What the exercise asks
Could you turn the data from the line with "What would the" to the line with "4. the window with bounding box 148/86/160/94", both of those lines included, into a JSON list of strings with one string per line and no blank lines?

── Provided records

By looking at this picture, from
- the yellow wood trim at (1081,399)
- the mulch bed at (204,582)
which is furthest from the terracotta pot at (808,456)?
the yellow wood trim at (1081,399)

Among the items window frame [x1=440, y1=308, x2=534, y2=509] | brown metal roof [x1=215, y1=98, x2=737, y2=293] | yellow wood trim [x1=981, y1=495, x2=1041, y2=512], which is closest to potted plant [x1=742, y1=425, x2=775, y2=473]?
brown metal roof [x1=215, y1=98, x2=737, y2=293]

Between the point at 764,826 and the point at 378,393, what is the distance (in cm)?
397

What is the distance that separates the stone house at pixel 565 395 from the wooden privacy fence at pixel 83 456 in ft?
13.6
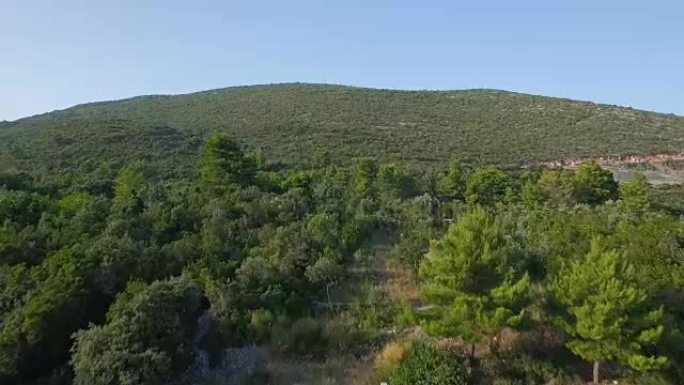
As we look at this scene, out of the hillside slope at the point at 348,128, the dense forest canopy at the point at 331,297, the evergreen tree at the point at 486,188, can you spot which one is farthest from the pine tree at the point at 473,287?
the hillside slope at the point at 348,128

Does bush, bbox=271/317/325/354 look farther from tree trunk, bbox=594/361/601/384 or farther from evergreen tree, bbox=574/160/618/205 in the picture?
evergreen tree, bbox=574/160/618/205

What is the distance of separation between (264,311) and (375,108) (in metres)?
60.7

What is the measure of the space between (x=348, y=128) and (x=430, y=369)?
51296mm

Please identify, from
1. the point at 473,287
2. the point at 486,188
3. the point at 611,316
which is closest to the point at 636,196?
the point at 486,188

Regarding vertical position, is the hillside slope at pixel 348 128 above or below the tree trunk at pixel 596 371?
above

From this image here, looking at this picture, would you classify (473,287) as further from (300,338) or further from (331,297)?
(331,297)

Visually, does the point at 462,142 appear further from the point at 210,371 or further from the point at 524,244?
the point at 210,371

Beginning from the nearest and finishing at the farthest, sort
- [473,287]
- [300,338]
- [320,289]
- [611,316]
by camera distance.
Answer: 1. [611,316]
2. [473,287]
3. [300,338]
4. [320,289]

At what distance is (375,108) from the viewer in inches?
2813

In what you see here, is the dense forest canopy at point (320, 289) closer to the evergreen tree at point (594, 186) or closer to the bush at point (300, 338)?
the bush at point (300, 338)

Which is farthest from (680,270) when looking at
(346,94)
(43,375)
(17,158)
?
(346,94)

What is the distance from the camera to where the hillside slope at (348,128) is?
47.0 m

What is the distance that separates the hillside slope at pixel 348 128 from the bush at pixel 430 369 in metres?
31.8

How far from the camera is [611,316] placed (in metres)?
9.63
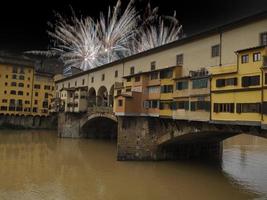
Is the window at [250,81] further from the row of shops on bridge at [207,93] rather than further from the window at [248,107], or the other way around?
the window at [248,107]

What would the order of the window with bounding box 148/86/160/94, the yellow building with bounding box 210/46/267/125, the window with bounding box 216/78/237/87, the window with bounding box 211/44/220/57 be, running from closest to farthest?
1. the yellow building with bounding box 210/46/267/125
2. the window with bounding box 216/78/237/87
3. the window with bounding box 211/44/220/57
4. the window with bounding box 148/86/160/94

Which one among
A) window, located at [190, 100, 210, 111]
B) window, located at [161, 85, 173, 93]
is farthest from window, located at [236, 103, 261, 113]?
window, located at [161, 85, 173, 93]

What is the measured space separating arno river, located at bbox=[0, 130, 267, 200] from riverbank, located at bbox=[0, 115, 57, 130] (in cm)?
3892

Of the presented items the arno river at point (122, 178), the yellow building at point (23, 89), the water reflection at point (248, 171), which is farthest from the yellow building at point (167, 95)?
the yellow building at point (23, 89)

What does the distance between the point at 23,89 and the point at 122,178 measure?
2322 inches

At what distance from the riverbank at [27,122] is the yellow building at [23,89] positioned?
58.0 inches

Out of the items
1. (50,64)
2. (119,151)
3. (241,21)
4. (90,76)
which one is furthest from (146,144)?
(50,64)

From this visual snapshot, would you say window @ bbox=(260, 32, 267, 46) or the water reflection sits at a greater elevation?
window @ bbox=(260, 32, 267, 46)

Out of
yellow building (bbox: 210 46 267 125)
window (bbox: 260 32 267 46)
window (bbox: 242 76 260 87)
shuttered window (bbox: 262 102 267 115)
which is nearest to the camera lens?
shuttered window (bbox: 262 102 267 115)

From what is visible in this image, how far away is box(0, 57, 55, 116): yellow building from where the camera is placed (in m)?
75.8

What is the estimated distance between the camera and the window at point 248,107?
73.4 ft

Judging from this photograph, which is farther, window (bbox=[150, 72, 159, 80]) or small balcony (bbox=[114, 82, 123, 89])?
small balcony (bbox=[114, 82, 123, 89])

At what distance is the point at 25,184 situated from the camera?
24516 mm

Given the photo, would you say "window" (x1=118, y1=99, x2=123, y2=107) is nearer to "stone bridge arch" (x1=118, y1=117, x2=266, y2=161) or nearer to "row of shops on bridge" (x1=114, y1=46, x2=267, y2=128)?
"row of shops on bridge" (x1=114, y1=46, x2=267, y2=128)
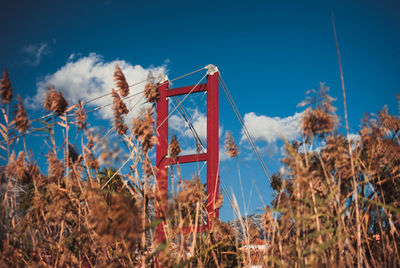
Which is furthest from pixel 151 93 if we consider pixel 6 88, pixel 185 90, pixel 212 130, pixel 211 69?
pixel 185 90

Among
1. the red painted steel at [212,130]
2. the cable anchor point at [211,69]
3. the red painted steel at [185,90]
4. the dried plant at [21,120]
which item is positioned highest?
the cable anchor point at [211,69]

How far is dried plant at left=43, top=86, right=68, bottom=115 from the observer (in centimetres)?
131

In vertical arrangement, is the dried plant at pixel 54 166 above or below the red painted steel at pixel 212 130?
below

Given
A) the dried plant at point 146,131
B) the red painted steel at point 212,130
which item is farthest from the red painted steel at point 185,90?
the dried plant at point 146,131

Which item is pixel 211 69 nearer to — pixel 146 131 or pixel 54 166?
pixel 54 166

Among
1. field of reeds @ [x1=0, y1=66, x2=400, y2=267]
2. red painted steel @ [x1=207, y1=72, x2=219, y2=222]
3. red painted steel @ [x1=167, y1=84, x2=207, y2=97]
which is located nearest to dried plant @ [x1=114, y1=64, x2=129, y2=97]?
field of reeds @ [x1=0, y1=66, x2=400, y2=267]

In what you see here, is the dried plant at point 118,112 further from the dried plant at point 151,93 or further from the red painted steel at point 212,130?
the red painted steel at point 212,130

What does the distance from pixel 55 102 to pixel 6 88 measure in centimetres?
24

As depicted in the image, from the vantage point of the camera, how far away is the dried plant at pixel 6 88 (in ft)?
4.43

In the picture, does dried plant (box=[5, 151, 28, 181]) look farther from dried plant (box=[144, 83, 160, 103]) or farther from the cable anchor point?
the cable anchor point

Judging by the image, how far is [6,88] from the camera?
1364 millimetres

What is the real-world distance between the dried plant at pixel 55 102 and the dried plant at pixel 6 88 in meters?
0.14

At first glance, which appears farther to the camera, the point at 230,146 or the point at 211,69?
the point at 211,69

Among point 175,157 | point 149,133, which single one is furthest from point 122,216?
point 175,157
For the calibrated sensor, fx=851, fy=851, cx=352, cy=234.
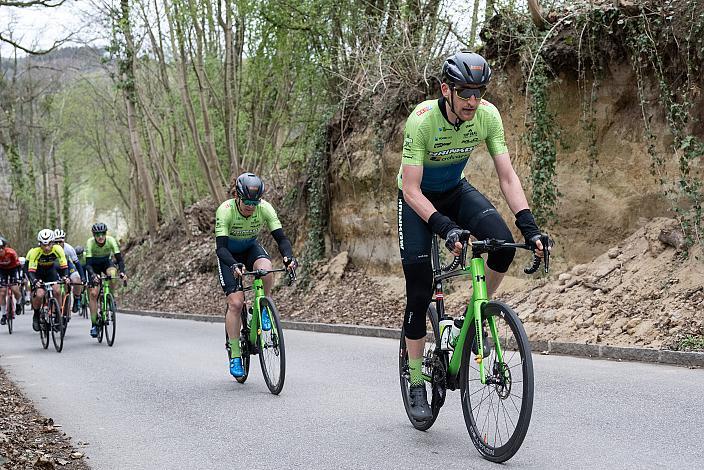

────

Solution for this problem
[
  "What would the order of the window with bounding box 148/86/160/94, the yellow building with bounding box 210/46/267/125, the window with bounding box 216/78/237/87, the window with bounding box 211/44/220/57 be, running from closest to farthest?",
  "1. the yellow building with bounding box 210/46/267/125",
  "2. the window with bounding box 216/78/237/87",
  "3. the window with bounding box 211/44/220/57",
  "4. the window with bounding box 148/86/160/94"
]